Die Tages­ord­nung ist der “Zeitplan/​Ablaufplan” einer Ple­nar­sit­zung. Auf der Tages­ord­nung stehen die ver­schie­denen Anträge, Beschlüsse und Geset­zes­be­schlüsse nume­risch.
Der Tages­ord­nung nach werden diese nach­ein­ander ver­han­delt und dis­ku­tiert. Eine Tages­ord­nung kann unter­schied­lich lang sein, dies kommt immer sehr auf die aktu­ellen Themen der Regie­rung und Oppo­si­tion an.

Wahlvorschlag

Ein Wahl­vor­schlag ist der Vor­schlag einer Frak­tion zur Ernen­nung eines Abge­ord­neten für einen Aus­schuss, nachdem ein anderer Abge­ord­neter der Frak­tion aus diesem Aus­schuss zurück­ge­treten ist. Nicht für jeden Aus­schuss des Land­tages müssen die Abge­ord­neten im Plenum ernannt und gewählt werden.
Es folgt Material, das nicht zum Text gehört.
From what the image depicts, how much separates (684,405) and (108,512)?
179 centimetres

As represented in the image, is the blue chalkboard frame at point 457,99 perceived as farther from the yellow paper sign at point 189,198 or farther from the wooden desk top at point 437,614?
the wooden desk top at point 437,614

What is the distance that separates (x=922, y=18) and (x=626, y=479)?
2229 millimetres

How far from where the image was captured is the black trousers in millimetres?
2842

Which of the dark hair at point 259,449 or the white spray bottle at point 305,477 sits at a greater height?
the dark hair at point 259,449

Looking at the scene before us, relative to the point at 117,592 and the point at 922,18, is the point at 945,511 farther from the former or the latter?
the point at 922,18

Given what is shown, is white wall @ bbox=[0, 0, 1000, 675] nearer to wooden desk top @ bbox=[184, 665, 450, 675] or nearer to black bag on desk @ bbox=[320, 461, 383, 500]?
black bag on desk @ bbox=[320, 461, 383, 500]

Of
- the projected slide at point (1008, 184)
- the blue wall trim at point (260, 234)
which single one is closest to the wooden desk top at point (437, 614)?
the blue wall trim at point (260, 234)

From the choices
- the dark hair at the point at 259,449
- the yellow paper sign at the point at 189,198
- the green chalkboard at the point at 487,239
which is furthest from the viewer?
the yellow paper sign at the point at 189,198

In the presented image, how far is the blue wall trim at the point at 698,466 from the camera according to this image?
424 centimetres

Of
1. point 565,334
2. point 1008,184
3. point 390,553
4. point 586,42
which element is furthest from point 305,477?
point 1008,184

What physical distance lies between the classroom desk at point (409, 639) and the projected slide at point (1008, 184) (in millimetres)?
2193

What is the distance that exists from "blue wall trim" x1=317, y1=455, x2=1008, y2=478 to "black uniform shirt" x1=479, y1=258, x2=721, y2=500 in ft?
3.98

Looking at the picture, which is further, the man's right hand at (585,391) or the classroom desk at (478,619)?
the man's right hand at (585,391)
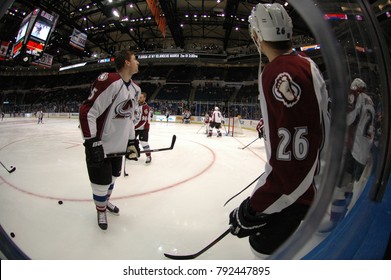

Dies ist nur in dem par­la­men­ta­ri­schen Unter­su­chungs­aus­schuss und dem 1. Unter­su­chungs­aus­schuss not­wendig.

Aktuelle Debatte

Eine aktu­elle Debatte kann von jeder Frak­tion bean­tragt werden. Meist werden diese genutzt, um auf aktu­elle Themen und Pro­bleme auf­merksam zu machen und den eigenen Stand­punkt zu ver­mit­teln. Bei aktu­ellen Debatten kann es auch dazu kommen, dass eine Frak­tion der regie­renden Par­teien dem Stand­punkt einer Oppo­si­ti­ons­frak­tion zustimmt.

Kurzintervention

Die Kurz­in­ter­ven­tion beschreibt die Reak­tion eines Abge­ord­neten auf die vor­he­rige Rede.